In marriage dissolution cases, the alimony and child support you calculate depend on the parties’ net incomes. “Net income” seems like a simple concept. But sometimes it is not so simple to figure out the amount of money that is actually available to spend.
During a divorce, the client who will be required to pay alimony or child support often gives their attorney a Wage and Tax Statement – also known as the IRS Form W-2 – which they receive from an employer. (Employers are required to send a Form W-2 to every employee, and it reports the client’s wages for the year and the amount of taxes withheld from their paychecks.)
Is the W-2 All You Need to Calculate Net Income?
Some practitioners think that the wage and tax-withheld numbers from the W-2 give them all they need to accurately calculate net income. But, in fact, those numbers are not enough.
The wage shown does not include other income a party may have, and the tax withheld is not the actual tax due. The party may have under-withheld or over-withheld from the IRS. Also, the tax withheld as shown on the W-2 will be last year’s tax, based on last year’s income. This year’s income is a whole new ballgame.
You need to find a way to accurately capture all income and calculate this year’s taxes in order to calculate net income.
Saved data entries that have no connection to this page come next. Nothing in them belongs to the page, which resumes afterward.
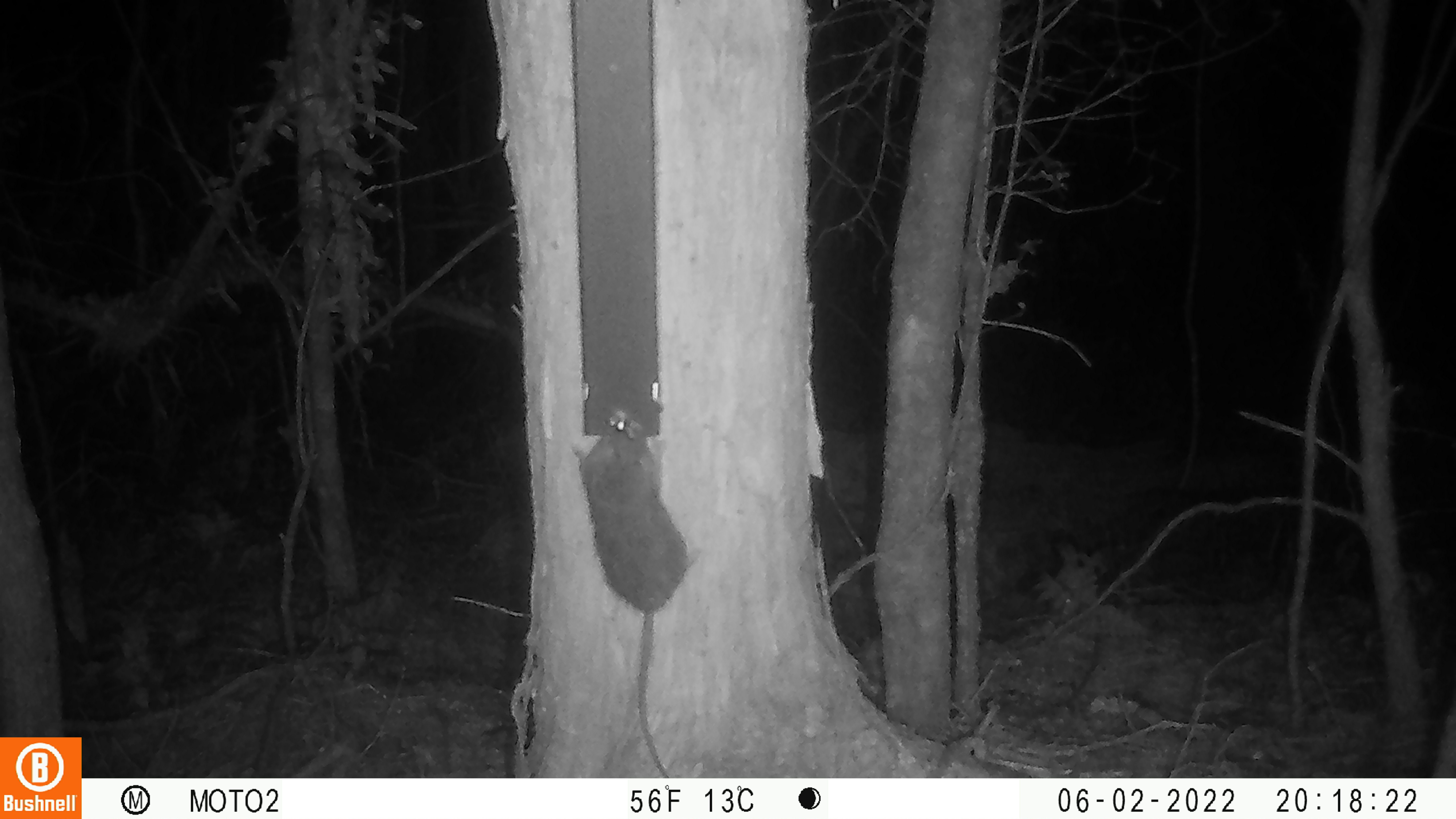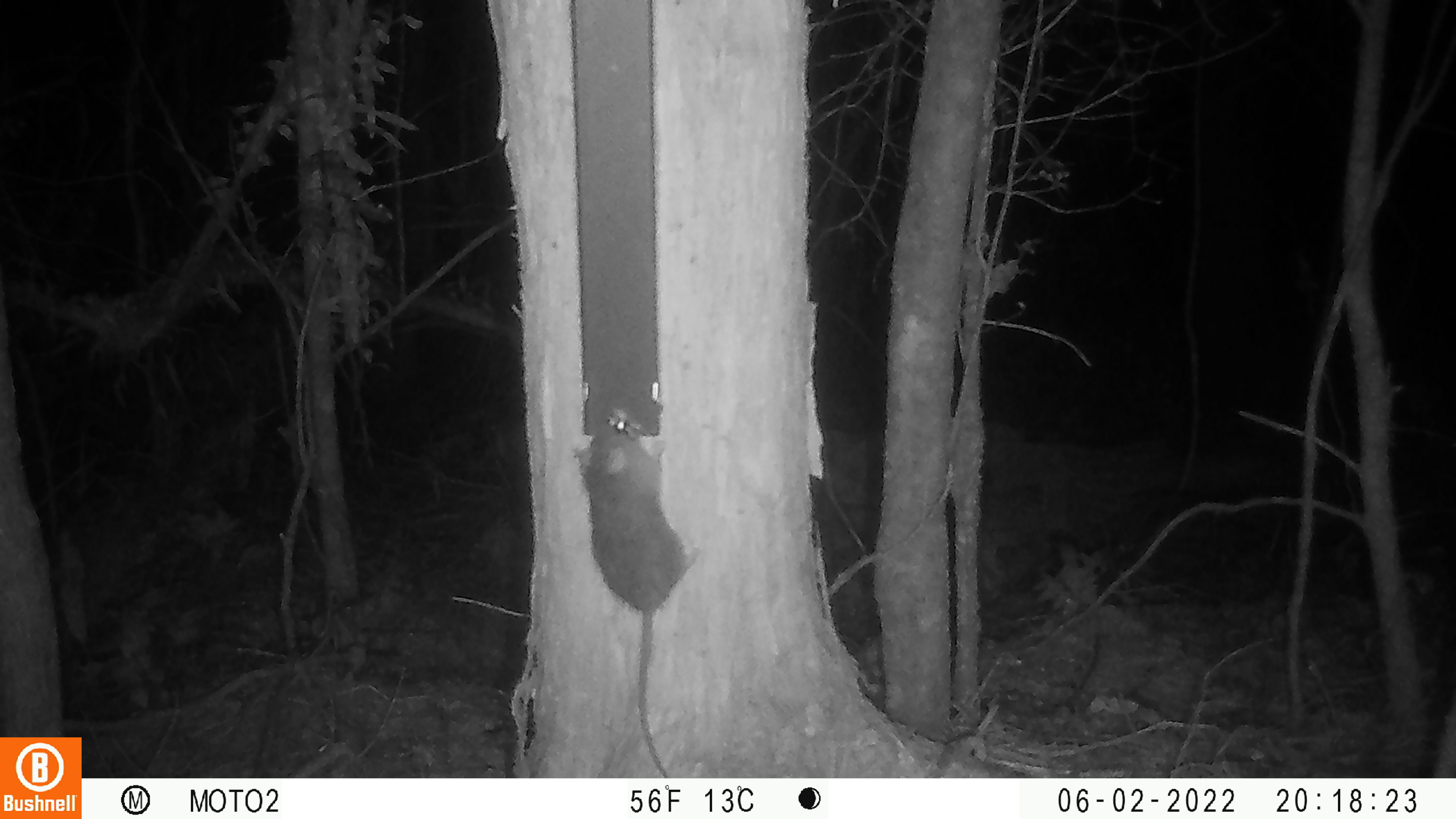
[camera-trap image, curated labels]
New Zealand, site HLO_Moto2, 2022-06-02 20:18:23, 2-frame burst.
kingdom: Animalia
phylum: Chordata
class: Mammalia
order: Rodentia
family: Muridae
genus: Rattus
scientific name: Rattus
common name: rat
Online Tools Can Capture All Income & Calculate Taxes
It will not surprise you to learn that there are many online tools that can calculate taxes and net income. These tools allow family law attorneys to plug in all the client’s relevant details to get the desired tax and net income totals.
Some of these online tools are free – but beware.
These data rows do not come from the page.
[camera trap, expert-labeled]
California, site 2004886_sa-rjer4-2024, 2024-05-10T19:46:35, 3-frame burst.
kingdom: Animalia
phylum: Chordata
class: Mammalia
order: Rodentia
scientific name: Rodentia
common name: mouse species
Many of these free online calculators exist mainly to generate traffic to a website that promotes other services, and often they are not kept up-to-date with changing tax laws.
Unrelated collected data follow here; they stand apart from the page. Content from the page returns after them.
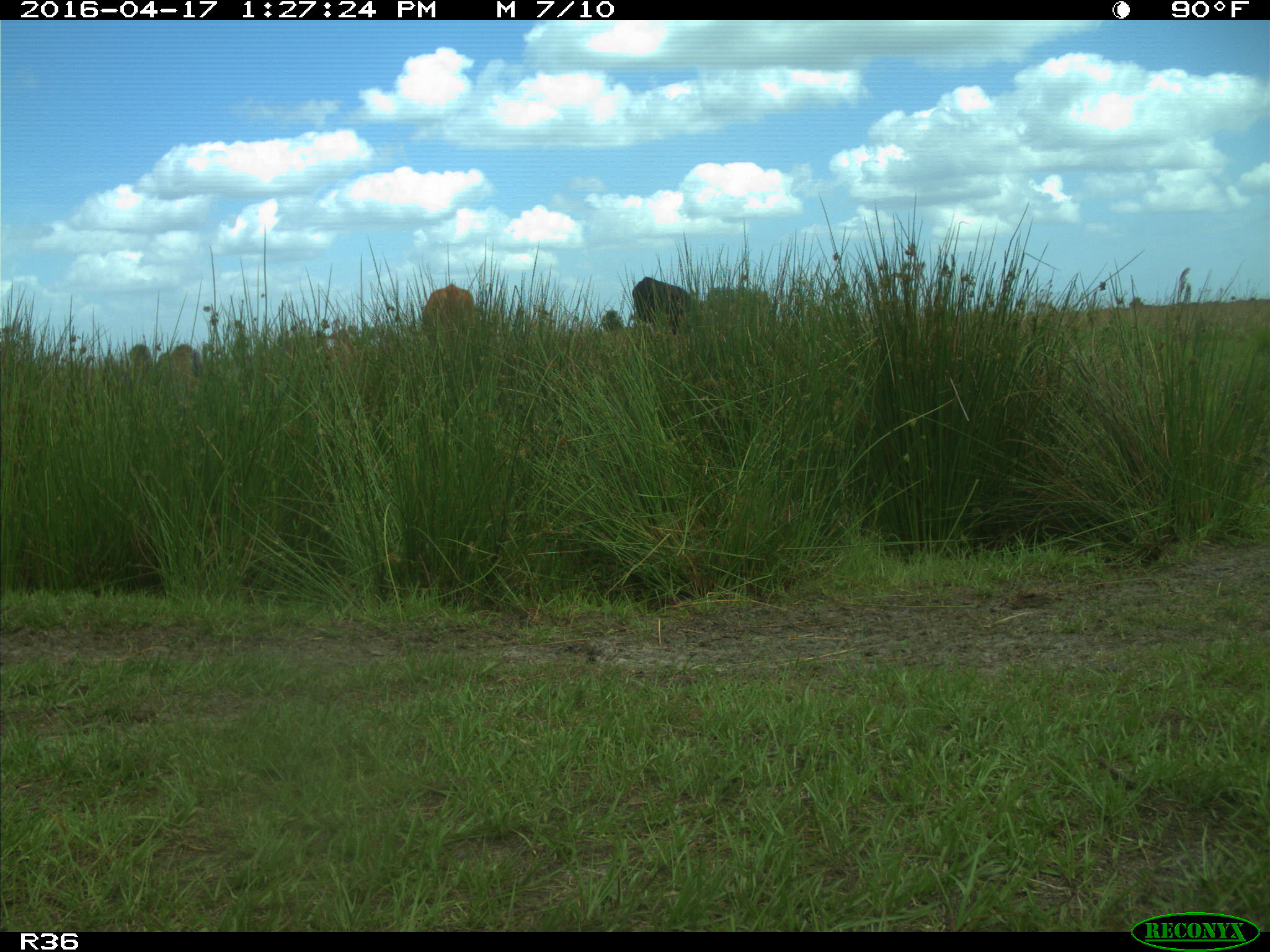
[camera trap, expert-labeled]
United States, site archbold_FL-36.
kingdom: Animalia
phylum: Chordata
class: Mammalia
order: Artiodactyla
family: Bovidae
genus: Bos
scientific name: Bos taurus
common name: domestic cow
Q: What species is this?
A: Bos taurus (domestic cow).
The only other “free” option for professionals is the painstaking and time-consuming process of researching the latest IRS and state tax guidelines and manually performing all the necessary calculations. That cannot be a good use of anyone’s time.
Look for a child support calculation program that starts with all sources of income, and then accurately calculates taxes. Only then will you get the right results, taking account of all income and deductions, for the current year.
This will empower your clients to make educated decisions and allow you to finalize cases quickly and confidently.